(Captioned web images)
○ ○ ○ ○ ○

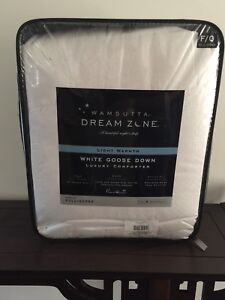Wamsutta Dream Zone White Goose Down Full/Queen White Comforter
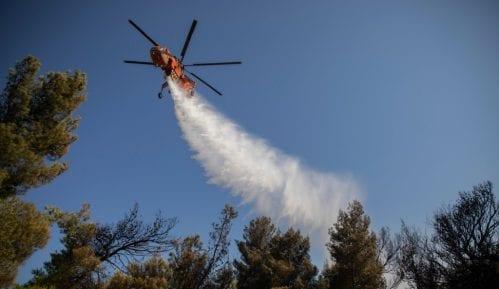 Vatra preti kućama kod Atine godinu dana posle smrtonosnog požara 11
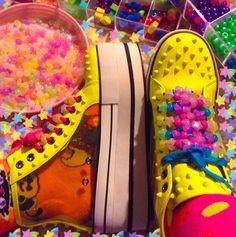 Scene Kids, Emo Scene, Shizuka Joestar, Bobbies Shoes, Tumbrl Girls, Different Aesthetics, Vsco, Rainbow Aesthetic, Indie Kids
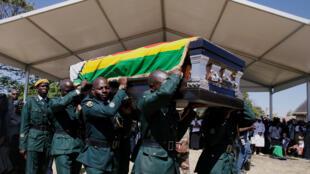 تشييع جثمان الرئيس الزمبابوي موغابي إلى مثواه الأخير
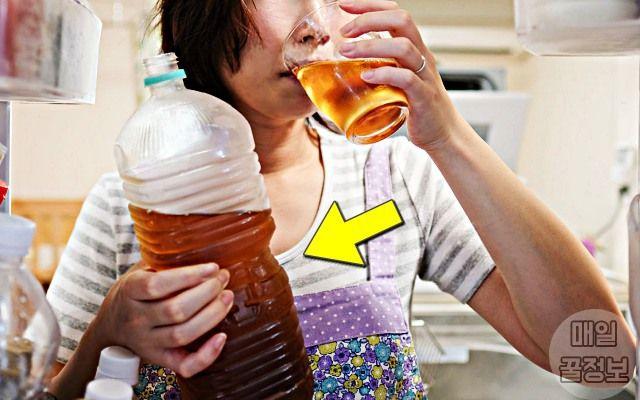 몸에 좋아도 절대 벌컥벌컥 물 대신 마시면 안되는 차 종류 끓인 물에 티백 차를 우려서 평소에 물 대신 드시는 분들 많죠 저희 집도 주전자에 보리차 끓여 놓고 마시는데요 그런데 물 대신 마실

○ ○ ○ ○ ○

TASK STATEMENT: Could you repeat, exactly and with nothing else, the lines from the one containing "Scene Kids, Emo" through the last line of the records above, leaving out the pictures?

ANSWER TO THIS TASK:
 Scene Kids, Emo Scene, Shizuka Joestar, Bobbies Shoes, Tumbrl Girls, Different Aesthetics, Vsco, Rainbow Aesthetic, Indie Kids
 تشييع جثمان الرئيس الزمبابوي موغابي إلى مثواه الأخير
 몸에 좋아도 절대 벌컥벌컥 물 대신 마시면 안되는 차 종류 끓인 물에 티백 차를 우려서 평소에 물 대신 드시는 분들 많죠 저희 집도 주전자에 보리차 끓여 놓고 마시는데요 그런데 물 대신 마실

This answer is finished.